Topics to be covered:

  • What is Visual Studio LightSwitch and who is the target audience?

  • Installing Microsoft LightSwitch

  • Installing the databases used in the book

After this chapter, the reader would have a basic understanding of what this software is about, how to install the software, and how to install the necessary database(s) to work with the software.


What is Visual Studio LightSwitch and who is the target audience?

Microsoft Visual Studio LightSwitch (will be called VSLS from here on) is the most recent offering in the Visual Studio suite of products that provides a fast and easy means to create professional-quality line-of-business applications for the three important application genres: the desktop, web, and cloud. However, it is to be noted that in Beta 1, hosting the LightSwitch application on Windows Azure was not supported and in Beta 2, it is supported.
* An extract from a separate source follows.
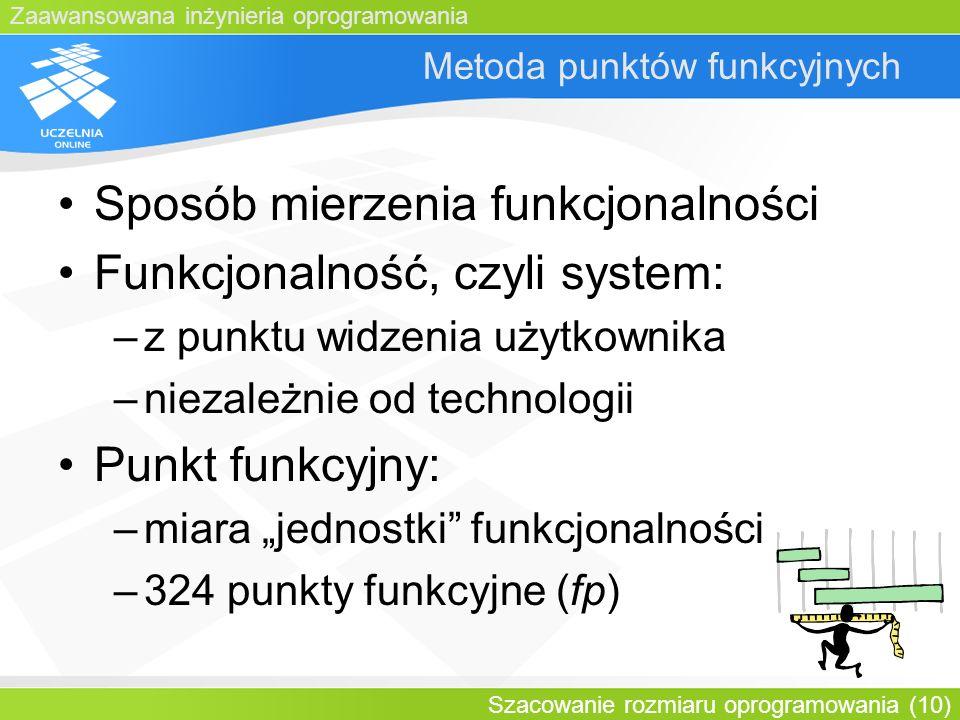 Zaawansowana inżynieria oprogramowania Szacowanie rozmiaru oprogramowania (10) Metoda punktów funkcyjnych Sposób mierzenia funkcjonalności Funkcjonaln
There has been some debate as to the target audience for this product, but from the developments that the product has undergone from Beta 1 to Beta 2, it is easy to see that it should appeal to a larger group than was initially intended. The extension points and the fact that VSLS applications can be deployed to Windows Azure will now appeal to a larger group than was initially envisaged. It should appeal to small businesses that have minimal developer support to bigger departmental applications; to software vendors that would build upon VSLS's core capabilities using its extensibility features; to businesses that may want to migrate their legacy Microsoft Access-based applications to the Cloud. With future enhancements to the product, it may even be possible to move Visual FoxPro applications.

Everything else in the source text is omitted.